- _Text segment_
Incised, Punctured, and Contused Wounds of the Genital Organs.
These are not common as medico-legal cases. Self-castration or mutilation is sometimes practised by lunatics, idiots, or even intoxicated persons. Thus a man who, while intoxicated, cut off his genital organs and died the next day from the effects of hemorrhage was seen by Demarquay.[684] Circumcision in infants is also sometimes fatal from phlegmonous inflammation.[685]
Incised, lacerated, or contused wounds of the female genitals may be fatal from hemorrhage from many small vessels. Deeply incised wounds of the female genitals proves wilful and deliberate malice; accident is out of the question and suicide is improbable in such cases. But we sometimes have to determine between accidental, self-inflicted, and homicidal wounds of these parts, as accidental wounds may occasionally resemble those made by design and so may furnish more or less difficulty, unless all the circumstances are known. Thus Taylor[686] relates the case of a child in whom a sharp-pointed stick entered and passed through the posterior wall of the vagina as she fell from a tree. The stick was removed by a woman, and the child died in a little over a day from peritonitis. Unless the circumstances were known, this case might have caused suspicion of homicide.
Lunatics, idiots, and drunkards sometimes inflict on themselves wounds unlike ordinary suicidal ones. In other cases the various points we have enumerated in a previous section to distinguish between suicide, homicide, and accident may be applied to solve the case.
Contused wounds, such as kicks, etc., of the female genitals may be fatal from hemorrhage due to the laceration of the parts.[687] Like the wounds of the eyebrows, contused wounds of the vulva may sometimes resemble incised wounds owing to the sharp bony surfaces beneath. Careful examination allows a discrimination to be made from incised wounds. If hemorrhage occurs a long time after the alleged violence, it is probably due to natural causes, especially in cases of metrorrhagia, etc. It may be alleged in defence that contused wounds of the female genitals were inflicted post mortem, but besides the other features which we have already seen help to distinguish between ante-mortem and post-mortem wounds, we may add that kicks and other contusions of the vulva, if fatal, are so from hemorrhage or effusion of blood, and no post-mortem hemorrhage is enough to cause death.

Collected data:
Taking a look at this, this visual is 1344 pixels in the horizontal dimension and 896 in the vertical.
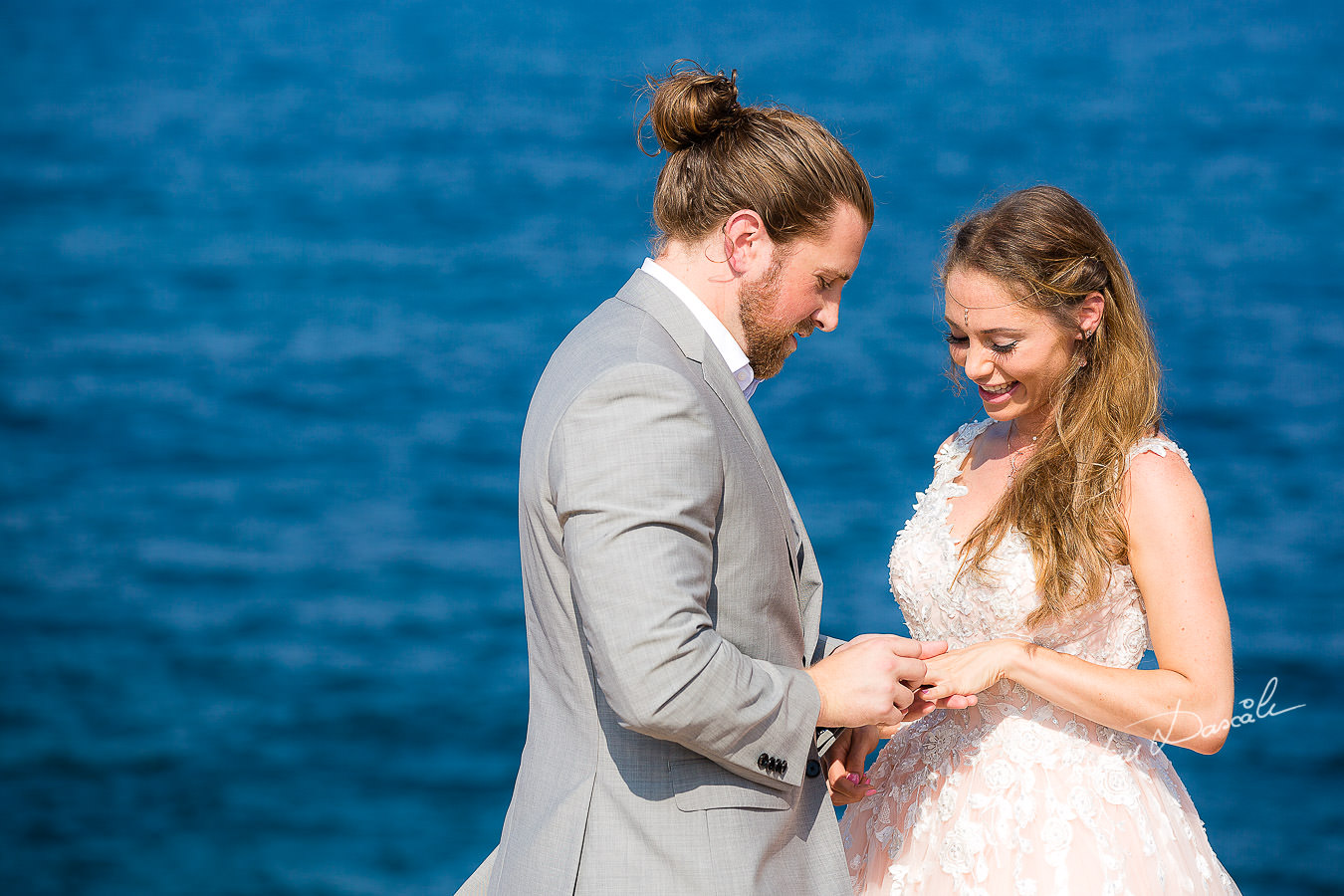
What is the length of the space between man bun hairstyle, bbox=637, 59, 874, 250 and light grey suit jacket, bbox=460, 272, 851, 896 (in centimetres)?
14

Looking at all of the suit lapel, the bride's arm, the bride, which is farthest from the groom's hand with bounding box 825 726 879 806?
the suit lapel

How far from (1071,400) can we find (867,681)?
76 cm

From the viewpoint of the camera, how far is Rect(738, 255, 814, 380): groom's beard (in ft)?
5.58

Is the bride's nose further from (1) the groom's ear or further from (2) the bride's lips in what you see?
(1) the groom's ear

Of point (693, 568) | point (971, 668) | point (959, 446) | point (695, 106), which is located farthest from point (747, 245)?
point (959, 446)

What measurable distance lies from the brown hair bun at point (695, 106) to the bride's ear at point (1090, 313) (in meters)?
0.71

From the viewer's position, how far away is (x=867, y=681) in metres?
1.58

- _Exercise details_
Rewrite the text on wounds of the genital organs from "Lunatics, idiots, and" up to and including "solve the case.", swapping "drunkards" for "intoxicated persons".

- _Exercise result_
Lunatics, idiots, and intoxicated persons sometimes inflict on themselves wounds unlike ordinary suicidal ones. In other cases the various points we have enumerated in a previous section to distinguish between suicide, homicide, and accident may be applied to solve the case.